» Task description
According to the Heartbreak Ridge trail page below, what is the best direction to travel on the trail?

» Text section
————
2N61Y - Heartbreak Ridge

Big Bear City, California (San Bernardino County)

Last Updated: 09/06/2018
4.7 / 5 ( 6 reviews )
Information
Nearby Trails
Status: Open
Typically Open: Year Round
Difficulty: 3-5
( MODERATE - DIFFICULT )
Length: 8.9 miles
Highest Elevation: 6800 feet
Duration: About 3 hours
Shape of Trail: Straight Through
Best Direction to Travel: West
Nearest Town: Big Bear City
Nearest Town w/ Services: Big Bear City
Official Road Name: 2N61Y - Heartbreak Ridge
Management Agency: San Bernardino National Forest
District: Mountaintop Ranger District
Distance:
Showing 0 trails within 2 miles

Highlights

Highlight: 2N61Y - Heartbreak Ridge
Hidden on the east side of Big Bear in Southern California is a thrilling off-road trail that has been almost forgotten by the off-road community. 2N61Y, also known as Heartbreak Ridge, is one of the less commonly traveled 4x4 intermediate to difficult trails in San Bernardino Forest near Big Bear California. Even though this classic offroad trail is on the list of hardest trails in the mountain range, it has been almost completely forgotten since it is far from the more popular trails on the west side near Holcomb Valley. Because of its location on the east side of the mountain range, this trail doesn't see much traffic, meaning it is a great place to get away from the crowds and do a little exploring. But just because there is not much traffic on this trail doesn't mean it is an easy Jeep Trail. With several rock gardens, several spots with high rollover risks, and a narrow difficult canyon, this trail will provide most drivers an enjoyable day of off-roading with some amazing and stunning views and the excitement of the historical mining that once was popular all over the mountain range. Also, the trail offers a lot of dispersed camping along it which is unique to this trail, making it a great overland route when looking for an overland adventure in the Big Bear area. Thus, the next time you are looking for a new and exciting trip, think no further then 2N61Y - Heartbreak Ridge.
————
» Dataset entries
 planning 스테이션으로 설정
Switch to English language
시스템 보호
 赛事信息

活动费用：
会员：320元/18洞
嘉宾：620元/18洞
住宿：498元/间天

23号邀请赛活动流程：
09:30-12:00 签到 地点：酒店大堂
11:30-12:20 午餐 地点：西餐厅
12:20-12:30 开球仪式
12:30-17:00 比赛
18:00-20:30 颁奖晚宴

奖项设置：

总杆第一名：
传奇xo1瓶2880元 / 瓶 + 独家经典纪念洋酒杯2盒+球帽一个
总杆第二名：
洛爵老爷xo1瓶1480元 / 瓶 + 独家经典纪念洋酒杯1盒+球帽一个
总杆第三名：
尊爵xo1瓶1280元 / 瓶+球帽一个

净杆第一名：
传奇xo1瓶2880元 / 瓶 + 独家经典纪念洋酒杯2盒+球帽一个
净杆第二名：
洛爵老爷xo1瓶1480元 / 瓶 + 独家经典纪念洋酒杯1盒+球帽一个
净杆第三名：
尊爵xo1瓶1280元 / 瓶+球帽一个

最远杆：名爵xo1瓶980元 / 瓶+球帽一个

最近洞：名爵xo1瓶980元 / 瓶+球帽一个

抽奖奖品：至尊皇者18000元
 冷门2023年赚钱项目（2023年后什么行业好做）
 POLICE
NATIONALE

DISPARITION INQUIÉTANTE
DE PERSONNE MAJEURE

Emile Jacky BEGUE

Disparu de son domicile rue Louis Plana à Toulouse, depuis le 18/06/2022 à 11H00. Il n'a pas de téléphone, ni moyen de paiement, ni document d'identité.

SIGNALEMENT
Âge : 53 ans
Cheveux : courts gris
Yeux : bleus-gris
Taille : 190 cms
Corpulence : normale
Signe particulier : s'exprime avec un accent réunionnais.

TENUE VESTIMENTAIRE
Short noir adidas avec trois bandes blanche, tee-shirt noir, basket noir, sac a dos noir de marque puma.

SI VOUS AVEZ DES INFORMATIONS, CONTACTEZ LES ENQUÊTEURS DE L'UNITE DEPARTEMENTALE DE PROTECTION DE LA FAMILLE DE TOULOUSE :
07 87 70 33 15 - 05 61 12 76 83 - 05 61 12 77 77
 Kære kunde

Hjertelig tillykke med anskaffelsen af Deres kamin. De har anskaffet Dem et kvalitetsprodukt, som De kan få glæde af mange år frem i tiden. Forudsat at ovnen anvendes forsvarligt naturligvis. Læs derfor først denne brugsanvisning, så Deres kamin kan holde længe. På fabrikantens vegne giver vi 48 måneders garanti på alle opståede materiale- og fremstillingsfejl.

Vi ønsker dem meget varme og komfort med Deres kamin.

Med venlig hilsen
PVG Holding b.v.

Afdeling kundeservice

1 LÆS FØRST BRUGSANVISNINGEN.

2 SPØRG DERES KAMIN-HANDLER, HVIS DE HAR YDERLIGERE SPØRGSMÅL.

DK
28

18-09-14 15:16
————
» Answer
West